BIST 9.890
DOLAR 35,32
EURO 36,76
ALTIN 2.961,80
HABER /  GÜNCEL

18 yıl aradan sonra gelen adalet

İngiltere'de 1993 yılında bir saldırıya kurban giden Stephen Lawrence adlı siyah gencin dün sonuçlanan davasında zanlılar 'ırkçı cinayet'ten hüküm giydi.
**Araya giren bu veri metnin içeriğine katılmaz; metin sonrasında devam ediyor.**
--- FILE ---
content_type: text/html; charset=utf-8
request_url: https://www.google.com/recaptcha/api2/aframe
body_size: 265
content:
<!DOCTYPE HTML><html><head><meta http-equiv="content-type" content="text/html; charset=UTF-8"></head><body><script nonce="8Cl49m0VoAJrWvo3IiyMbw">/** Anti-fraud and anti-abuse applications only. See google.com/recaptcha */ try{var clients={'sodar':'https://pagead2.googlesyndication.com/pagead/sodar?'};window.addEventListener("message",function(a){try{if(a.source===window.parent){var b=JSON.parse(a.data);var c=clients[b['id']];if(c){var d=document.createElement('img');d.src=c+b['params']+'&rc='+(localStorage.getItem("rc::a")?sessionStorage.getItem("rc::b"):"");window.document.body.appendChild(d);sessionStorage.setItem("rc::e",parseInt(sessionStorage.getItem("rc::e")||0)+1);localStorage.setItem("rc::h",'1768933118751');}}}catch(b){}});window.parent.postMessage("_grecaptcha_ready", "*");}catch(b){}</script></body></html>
Davanın sonuçlanması İngiltere'de büyük yankı uyandırdı.

Abone ol

İngiltere'nin yakın tarihinde kamuoyunda en çok tartışma yaratan cinayet davalarından biri dün, 18 yıl önce siyah bir genci öldürdükleri iddia edilen iki adamın suçlu bulunmasıyla sonuçlandı.

Stephen Lawrence adlı siyah genç 1993 yılında bir otobüs durağında beklerken bir grup beyaz gencin ırkçı saldırısına uğramış ve bıçaklanarak öldürülmüştü.
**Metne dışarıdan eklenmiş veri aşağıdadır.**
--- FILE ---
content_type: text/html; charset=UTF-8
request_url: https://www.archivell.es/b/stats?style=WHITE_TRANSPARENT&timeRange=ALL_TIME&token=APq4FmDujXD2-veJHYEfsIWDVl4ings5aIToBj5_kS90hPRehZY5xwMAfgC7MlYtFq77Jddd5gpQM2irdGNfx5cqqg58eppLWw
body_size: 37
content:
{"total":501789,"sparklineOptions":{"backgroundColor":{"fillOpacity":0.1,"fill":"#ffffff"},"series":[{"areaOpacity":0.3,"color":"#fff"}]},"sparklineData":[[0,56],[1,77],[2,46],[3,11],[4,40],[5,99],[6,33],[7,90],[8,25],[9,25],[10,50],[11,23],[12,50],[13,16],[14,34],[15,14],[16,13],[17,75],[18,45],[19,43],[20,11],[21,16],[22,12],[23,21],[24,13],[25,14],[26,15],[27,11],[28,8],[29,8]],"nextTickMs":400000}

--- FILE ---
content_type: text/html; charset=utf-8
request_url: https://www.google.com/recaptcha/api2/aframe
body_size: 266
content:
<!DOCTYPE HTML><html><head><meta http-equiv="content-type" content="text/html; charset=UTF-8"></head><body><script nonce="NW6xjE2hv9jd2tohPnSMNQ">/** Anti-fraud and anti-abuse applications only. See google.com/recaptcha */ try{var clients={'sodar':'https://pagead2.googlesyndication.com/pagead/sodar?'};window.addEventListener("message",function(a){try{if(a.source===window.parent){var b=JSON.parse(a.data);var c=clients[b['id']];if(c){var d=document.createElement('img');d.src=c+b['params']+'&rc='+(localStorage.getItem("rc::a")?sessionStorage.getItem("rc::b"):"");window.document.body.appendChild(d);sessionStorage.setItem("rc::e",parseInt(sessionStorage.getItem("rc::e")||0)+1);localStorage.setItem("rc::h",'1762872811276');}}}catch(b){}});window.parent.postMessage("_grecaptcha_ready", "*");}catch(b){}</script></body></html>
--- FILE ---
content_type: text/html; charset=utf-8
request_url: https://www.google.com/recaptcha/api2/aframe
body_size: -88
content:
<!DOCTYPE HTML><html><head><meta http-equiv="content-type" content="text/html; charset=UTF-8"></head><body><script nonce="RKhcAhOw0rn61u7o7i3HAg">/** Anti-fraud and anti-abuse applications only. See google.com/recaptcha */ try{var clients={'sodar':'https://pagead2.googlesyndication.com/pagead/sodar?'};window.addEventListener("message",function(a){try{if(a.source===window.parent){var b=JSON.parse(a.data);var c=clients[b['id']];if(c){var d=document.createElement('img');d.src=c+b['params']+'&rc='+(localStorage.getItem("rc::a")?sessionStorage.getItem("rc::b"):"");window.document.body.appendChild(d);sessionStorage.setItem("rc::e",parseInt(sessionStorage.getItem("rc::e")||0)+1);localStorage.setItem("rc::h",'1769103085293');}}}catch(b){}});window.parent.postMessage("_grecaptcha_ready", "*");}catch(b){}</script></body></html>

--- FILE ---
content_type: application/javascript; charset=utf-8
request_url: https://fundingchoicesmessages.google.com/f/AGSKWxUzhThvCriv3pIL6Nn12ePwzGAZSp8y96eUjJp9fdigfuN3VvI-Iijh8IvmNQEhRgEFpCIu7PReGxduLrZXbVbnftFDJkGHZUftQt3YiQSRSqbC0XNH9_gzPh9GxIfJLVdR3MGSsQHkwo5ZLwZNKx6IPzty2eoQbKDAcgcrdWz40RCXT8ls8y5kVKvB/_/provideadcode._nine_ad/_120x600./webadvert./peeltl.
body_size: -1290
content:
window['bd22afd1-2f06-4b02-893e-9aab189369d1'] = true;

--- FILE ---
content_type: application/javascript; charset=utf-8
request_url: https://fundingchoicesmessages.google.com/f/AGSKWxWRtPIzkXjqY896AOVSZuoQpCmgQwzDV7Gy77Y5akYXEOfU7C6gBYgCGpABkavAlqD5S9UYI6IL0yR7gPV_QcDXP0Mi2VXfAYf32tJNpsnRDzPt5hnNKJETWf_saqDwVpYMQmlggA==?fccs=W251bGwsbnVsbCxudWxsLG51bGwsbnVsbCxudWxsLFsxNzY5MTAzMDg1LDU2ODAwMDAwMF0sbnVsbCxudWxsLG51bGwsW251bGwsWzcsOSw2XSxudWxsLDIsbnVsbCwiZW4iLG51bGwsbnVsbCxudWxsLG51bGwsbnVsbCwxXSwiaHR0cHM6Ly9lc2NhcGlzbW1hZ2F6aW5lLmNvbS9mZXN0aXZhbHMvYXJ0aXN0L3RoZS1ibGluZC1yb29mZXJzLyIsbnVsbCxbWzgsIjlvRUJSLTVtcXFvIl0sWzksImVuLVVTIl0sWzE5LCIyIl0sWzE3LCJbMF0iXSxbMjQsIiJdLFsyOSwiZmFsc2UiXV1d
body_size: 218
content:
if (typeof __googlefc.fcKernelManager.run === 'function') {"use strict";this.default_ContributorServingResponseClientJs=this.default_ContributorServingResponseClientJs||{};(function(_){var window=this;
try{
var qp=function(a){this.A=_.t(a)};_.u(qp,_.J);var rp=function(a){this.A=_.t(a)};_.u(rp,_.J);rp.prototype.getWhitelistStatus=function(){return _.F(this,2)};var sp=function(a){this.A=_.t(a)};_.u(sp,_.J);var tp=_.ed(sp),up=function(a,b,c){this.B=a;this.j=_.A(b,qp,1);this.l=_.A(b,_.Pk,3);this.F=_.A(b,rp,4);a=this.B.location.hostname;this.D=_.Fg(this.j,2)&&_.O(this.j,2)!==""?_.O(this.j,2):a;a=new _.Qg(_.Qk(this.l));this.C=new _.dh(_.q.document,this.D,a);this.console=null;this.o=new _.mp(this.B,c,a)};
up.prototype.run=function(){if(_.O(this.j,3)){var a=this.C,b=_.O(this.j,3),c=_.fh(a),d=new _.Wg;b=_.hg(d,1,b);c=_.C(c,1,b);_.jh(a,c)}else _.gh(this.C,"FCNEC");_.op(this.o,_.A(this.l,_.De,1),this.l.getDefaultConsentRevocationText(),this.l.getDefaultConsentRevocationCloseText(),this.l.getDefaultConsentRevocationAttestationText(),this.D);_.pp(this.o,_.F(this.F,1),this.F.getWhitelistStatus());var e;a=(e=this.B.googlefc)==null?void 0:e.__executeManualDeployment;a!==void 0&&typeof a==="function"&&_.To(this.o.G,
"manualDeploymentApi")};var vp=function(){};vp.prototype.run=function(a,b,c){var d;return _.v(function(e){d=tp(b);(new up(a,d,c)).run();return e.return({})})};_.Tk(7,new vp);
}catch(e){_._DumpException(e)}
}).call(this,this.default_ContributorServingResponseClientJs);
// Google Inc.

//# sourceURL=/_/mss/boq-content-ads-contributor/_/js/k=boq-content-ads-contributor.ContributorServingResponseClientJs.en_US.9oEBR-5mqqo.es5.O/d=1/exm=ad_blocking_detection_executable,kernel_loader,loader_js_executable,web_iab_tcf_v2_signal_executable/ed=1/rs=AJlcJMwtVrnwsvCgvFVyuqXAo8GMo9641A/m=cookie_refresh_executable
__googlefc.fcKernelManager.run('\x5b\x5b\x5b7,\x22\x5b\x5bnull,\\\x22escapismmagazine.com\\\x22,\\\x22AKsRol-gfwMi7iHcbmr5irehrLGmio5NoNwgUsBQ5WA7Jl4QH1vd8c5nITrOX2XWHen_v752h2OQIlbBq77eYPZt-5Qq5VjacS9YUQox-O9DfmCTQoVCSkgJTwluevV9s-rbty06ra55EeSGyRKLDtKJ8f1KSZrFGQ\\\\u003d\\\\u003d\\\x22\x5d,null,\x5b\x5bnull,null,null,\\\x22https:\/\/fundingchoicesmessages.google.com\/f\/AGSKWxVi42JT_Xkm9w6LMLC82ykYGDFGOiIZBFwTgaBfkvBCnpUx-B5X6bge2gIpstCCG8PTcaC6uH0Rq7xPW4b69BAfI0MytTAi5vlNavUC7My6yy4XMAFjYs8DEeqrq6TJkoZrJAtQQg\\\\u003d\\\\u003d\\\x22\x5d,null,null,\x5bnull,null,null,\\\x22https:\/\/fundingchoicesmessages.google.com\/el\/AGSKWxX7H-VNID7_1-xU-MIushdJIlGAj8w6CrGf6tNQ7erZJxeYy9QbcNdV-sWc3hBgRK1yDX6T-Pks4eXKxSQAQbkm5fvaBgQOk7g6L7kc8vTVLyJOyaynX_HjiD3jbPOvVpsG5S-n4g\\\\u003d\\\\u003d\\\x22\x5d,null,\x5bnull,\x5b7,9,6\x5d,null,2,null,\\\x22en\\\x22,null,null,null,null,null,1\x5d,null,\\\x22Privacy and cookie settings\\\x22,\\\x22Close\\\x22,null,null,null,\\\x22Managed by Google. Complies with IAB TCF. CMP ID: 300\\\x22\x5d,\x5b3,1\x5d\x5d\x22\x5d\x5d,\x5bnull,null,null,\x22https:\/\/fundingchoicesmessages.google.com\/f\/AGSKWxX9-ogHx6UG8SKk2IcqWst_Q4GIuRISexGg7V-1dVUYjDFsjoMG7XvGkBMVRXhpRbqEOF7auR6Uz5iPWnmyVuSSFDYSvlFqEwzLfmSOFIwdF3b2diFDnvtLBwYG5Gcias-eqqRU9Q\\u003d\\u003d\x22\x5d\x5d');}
Londra polisinin ilk aşamada açtığı cinayet soruşturması başarısızlıkla sonuçlanmış ve bunun üzerine Stephen Lawrence'ın ailesi, öldürülen kişi bir siyah olduğu için polisin ilgisiz ve yetersiz kaldığını savunmuştu.

Londra polisinin Lawrence vakasını ele alış biçimi hakkında açılan bağımsız bir soruşturma 1999 yılında sonuçlandı.

Açıklanan raporda, polisin ''kurumsal olarak ırkçı'' davrandığı sonucuna varılmıştı.

Stephen Lawrence'ın annesi, oğlunu öldürenlerin yakalanıp yargılanması için yeterli kanıtın ve görgü tanığı ifadesinin varolduğunu savunarak bir

kampanya yürüttü.

Aradan 18 yıl geçtikten sonra, David Norris ve Gary Dobson adlı iki zanlı Londra'da bir mahkemede suçlu bulundu.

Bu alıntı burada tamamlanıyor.